La rame unique quitte Bayonne-Saint-Esprit. 15 tunnels plus loin, ponctués d’autant de coups de sirène, la voilà rendue en gare de Garazi, nom basque de Saint-Jean-Pied-de-Port. Kilométrage : 52,1. Nombre quotidien de rotations : huit. Durée du trajet : une heure et quart. Le voyageur prend le temps de compter les moutons à tête noire, sans s’endormir pour autant. Le paysage est de toute beauté. La voie longe, de bout en bout, une Nive montagnarde. Le petit train à crémaillère de la Rhune a de la concurrence.

L’été, la Bayonne--Saint-Jean-Pied-de-Port (inaugurée en 1898) fait le bonheur des touristes. Le reste du temps, elle est devenue le pire cauchemar de ceux qui sont censés l’entretenir.

Caténaires Midi

La voie unique électrifiée se trouve dans un état pitoyable. Les traverses ont 60 ans de moyenne d’âge, les ponts plus d’un siècle et le rail, dit de type double champignon et qui équipe toute la région, est dépassé. Un audit de RFF (Réseau ferré de France) a mis en avant des problèmes plus ou moins graves sur le RVB (rail, voie, ballast), les ponts et les petits ouvrages pour les écoulements des eaux.

________________________

Recopiez le passage de l'extrait sur la ligne Bayonne–Saint-Jean-Pied-de-Port qui s'ouvre sur les mots « La rame unique » et se termine par « de la concurrence. ». Substituez-y « brebis » à « moutons ».

________________________

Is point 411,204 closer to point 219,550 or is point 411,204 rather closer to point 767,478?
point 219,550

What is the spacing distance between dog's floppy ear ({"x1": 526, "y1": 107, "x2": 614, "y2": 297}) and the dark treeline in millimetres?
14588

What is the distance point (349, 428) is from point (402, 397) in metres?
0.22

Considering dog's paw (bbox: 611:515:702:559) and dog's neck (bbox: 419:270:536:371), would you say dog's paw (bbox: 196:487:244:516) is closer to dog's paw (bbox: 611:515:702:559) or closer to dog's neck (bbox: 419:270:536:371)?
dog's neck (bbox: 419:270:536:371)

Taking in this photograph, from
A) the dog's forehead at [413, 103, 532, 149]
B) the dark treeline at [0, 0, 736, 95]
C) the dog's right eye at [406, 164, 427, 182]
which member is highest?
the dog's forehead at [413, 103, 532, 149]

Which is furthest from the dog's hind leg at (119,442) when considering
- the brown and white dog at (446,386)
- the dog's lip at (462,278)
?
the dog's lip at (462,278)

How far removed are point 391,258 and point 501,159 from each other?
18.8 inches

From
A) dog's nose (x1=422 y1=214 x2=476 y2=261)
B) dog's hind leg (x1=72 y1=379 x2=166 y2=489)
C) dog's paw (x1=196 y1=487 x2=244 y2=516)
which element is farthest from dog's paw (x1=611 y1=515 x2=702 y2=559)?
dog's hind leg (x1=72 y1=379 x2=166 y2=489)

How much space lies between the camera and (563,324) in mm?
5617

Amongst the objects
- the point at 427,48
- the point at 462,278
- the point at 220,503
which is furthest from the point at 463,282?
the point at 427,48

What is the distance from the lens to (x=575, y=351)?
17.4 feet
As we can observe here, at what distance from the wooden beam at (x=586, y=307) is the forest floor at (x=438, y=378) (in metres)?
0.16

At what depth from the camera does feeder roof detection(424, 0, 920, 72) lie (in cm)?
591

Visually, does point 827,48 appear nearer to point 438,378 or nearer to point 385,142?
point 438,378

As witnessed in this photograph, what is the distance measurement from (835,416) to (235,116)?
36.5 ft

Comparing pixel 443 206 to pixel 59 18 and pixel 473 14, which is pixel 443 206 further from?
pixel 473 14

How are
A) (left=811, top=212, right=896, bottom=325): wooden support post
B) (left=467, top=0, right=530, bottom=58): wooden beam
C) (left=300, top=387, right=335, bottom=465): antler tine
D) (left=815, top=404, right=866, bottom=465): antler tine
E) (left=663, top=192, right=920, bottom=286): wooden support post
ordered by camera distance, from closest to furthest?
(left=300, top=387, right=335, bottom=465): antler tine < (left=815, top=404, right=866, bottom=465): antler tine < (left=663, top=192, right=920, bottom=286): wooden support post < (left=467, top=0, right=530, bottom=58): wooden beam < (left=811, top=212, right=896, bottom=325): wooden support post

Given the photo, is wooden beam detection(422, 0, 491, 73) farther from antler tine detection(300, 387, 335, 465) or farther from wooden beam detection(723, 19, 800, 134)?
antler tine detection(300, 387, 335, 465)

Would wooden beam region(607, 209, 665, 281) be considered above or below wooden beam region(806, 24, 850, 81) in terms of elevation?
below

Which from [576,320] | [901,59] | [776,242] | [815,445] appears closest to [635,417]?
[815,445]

________________________

RÉSULTAT:
La rame unique quitte Bayonne-Saint-Esprit. 15 tunnels plus loin, ponctués d’autant de coups de sirène, la voilà rendue en gare de Garazi, nom basque de Saint-Jean-Pied-de-Port. Kilométrage : 52,1. Nombre quotidien de rotations : huit. Durée du trajet : une heure et quart. Le voyageur prend le temps de compter les brebis à tête noire, sans s’endormir pour autant. Le paysage est de toute beauté. La voie longe, de bout en bout, une Nive montagnarde. Le petit train à crémaillère de la Rhune a de la concurrence.